Cakra tidak berkata apa-apa,
memejamkan mata, dan pura-pura tidur.
"Kak Cakra, seharusnya kamu
pulang setelah ujian dia beres, 'kan? Apa kamu bisa menjaganya seumur
hidup?"
Cakra pun perlahan membuka mata.
Tatapannya sangat serius dan sulit dimengerti.
'Seumur hidup?'
Cakra memang belum memikirkan masalah
ini. Dia hanya melakukannya begitu saja.
Ujian Bersama Masuk Perguruan Tinggi
telah dimulai.
Nindi tidur nyenyak semalam. Keesokan
harinya, dia merasa segar.
Nindi pergi ke ruang makan untuk
sarapan, pengurus dapur menyiapkan mi juara. Harapannya, bisa memperoleh
keberuntungan.
Namun, Sania terlihat lemah dan
batuk-batuk. Sepertinya, dia belum pulih total dari flu.

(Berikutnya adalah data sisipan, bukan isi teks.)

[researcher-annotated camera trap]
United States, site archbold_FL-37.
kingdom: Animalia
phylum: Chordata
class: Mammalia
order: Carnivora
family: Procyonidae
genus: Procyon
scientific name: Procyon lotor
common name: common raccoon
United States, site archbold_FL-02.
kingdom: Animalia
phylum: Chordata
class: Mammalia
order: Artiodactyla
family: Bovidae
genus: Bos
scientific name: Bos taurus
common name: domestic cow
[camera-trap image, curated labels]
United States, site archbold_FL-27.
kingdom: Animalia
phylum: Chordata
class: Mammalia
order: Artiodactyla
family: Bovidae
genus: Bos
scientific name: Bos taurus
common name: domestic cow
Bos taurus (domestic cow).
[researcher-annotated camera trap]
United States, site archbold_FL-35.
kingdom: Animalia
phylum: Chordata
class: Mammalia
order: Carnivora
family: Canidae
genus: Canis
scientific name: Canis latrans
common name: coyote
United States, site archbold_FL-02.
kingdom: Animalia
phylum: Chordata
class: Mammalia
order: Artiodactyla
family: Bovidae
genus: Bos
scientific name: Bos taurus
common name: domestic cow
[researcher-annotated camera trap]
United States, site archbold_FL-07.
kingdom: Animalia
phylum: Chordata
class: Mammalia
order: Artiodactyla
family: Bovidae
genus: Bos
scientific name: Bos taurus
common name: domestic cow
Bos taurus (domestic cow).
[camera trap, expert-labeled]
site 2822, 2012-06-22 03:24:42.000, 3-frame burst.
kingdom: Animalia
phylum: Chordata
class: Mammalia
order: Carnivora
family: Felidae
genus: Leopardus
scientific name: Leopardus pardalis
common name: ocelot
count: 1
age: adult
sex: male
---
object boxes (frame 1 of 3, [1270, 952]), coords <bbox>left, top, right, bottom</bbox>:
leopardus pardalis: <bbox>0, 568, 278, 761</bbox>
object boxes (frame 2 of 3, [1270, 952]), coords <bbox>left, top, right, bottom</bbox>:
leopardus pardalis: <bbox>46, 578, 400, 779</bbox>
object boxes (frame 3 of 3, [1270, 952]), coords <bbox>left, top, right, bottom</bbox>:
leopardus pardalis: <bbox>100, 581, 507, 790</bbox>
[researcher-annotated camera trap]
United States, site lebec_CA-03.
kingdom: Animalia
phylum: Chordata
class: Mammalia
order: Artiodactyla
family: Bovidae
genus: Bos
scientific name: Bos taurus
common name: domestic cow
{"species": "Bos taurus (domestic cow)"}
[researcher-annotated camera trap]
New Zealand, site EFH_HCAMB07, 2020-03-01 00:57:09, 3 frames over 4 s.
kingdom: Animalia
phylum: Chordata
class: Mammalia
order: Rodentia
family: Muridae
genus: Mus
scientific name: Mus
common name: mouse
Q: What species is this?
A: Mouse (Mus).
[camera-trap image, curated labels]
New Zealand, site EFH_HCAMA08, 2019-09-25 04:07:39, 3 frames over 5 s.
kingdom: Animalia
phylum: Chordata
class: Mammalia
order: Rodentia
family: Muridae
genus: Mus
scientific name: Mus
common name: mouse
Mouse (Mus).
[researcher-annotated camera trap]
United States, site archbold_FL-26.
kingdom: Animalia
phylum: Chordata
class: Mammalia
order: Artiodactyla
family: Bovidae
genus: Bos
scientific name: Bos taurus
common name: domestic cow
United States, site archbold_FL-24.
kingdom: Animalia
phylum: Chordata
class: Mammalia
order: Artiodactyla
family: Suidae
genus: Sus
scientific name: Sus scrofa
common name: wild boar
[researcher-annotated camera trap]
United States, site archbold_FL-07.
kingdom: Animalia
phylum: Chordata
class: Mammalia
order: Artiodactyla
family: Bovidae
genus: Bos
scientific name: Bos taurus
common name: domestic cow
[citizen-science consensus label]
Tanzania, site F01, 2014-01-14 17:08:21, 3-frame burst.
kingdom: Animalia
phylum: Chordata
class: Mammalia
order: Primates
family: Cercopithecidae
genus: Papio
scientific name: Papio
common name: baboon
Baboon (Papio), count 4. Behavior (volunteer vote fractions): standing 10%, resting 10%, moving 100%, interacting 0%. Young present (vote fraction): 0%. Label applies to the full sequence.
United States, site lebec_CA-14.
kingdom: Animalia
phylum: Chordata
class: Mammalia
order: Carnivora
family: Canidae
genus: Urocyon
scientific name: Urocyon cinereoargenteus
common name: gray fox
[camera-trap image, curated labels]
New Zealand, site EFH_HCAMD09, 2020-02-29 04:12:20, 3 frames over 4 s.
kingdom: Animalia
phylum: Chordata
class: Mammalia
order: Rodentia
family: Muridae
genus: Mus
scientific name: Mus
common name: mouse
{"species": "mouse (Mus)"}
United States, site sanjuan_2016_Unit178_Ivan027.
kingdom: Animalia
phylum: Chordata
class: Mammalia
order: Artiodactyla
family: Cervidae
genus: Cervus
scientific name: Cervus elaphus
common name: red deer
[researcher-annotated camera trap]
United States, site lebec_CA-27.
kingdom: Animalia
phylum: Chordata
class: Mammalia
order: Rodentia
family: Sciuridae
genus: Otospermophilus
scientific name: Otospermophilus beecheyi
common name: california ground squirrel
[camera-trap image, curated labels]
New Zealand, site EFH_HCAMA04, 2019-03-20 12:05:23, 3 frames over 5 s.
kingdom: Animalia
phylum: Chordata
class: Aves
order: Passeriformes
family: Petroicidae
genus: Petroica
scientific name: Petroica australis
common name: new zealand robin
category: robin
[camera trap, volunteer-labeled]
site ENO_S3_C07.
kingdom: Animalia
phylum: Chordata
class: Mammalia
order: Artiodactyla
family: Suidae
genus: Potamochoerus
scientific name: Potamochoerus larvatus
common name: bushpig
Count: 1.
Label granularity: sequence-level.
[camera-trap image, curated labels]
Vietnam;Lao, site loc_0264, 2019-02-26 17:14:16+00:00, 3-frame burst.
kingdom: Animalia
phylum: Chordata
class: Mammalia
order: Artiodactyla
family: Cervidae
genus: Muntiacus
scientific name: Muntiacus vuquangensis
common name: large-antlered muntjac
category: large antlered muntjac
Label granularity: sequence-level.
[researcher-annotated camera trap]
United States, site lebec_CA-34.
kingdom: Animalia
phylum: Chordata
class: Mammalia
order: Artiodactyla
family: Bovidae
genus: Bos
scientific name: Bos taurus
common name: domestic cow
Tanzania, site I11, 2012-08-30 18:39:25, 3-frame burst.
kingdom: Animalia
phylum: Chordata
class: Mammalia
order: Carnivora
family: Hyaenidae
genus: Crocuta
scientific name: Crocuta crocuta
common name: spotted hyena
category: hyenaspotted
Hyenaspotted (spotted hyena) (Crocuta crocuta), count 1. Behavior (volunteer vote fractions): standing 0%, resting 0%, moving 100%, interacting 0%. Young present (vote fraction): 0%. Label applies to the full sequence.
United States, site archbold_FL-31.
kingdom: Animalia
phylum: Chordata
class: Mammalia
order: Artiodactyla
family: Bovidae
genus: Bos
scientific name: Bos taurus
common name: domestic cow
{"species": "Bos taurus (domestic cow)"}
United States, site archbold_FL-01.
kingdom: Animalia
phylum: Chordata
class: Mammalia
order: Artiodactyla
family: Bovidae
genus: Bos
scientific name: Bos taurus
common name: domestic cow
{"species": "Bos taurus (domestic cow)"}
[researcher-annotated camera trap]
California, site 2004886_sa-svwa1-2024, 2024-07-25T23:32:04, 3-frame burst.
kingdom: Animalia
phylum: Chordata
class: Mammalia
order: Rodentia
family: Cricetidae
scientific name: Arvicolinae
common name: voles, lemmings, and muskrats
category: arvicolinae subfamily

Nando sedikit khawatir pada Sania.
"Nggak apa-apa, 'kan? Kenapa sudah sebulan belum sembuh juga?"
Pengurus rumah langsung membela,
"Dia kehujanan sebelum flu parah."
Nindi mendengar ucapan itu, tetapi
pura-pura tidak mendengarnya.
'Itu bukan urusannya!!
Sania menjelaskan, "Kak Nando,
tubuhku saja yang nggak terlalu kuat. Lalu, kehujanan dan terserang flu. Ini
salahku."
"Sania, jangan begitu. Usaha
yang terpenting, jangan terlalu stres."
Nindi menunduk dan makan dengan
serius, sama sekali tidak mengamati orang di sekitarnya. Dia telah
mempersiapkan sejak lama, seakan-akan inilah puncak medan perang yang akan
Nindi masuki.
Nindi tidak akan membiarkan siapa
atau apa saja mengganggu suasana hatinya.
Nando mengantar mereka ke sekolah
untuk ujian.
Hujan turun dengan derasnya di
perjalanan. Udarą tidak begitu panas lagi, tetapi lalu lintas sangat macet!
Wajah Sania tampak lesu saat bicara,
"Kak Nindi, semoga ujianmu lancar, ya."
Nindi menoleh ke luar jendela, tetap
diam tanpa membalas.
Sania menggigit bibirnya, tampak
murung. Diam -diam, dia melihat ke kursi penumpang depan, tetapi Nando tidak
mengatakan apa-apa.
Jika ini terjadi sebelumnya, Nando
pasti akan menegur Nindi!
Sania telah berusaha sebulan, tetapi
masih tidak bisa mengubah apa pun!
Akhirnya, mobil tiba di luar sekolah.
Saat Nindi turun dari mobil, alat
tulis di tasnya jatuh.
Ketika Nindi membungkuk untuk
mengambilnya, dia seketika menyadari alat tulis itu bermasalah. Semua alat
tulisnya berupa barang rusak!
Nindi agak panik sambil bertanya,
'Kenapa bisa begini?'
Nindi menatap Sania. Selain gadis
itu, tidak ada orang yang bisa bertindak seperti ini.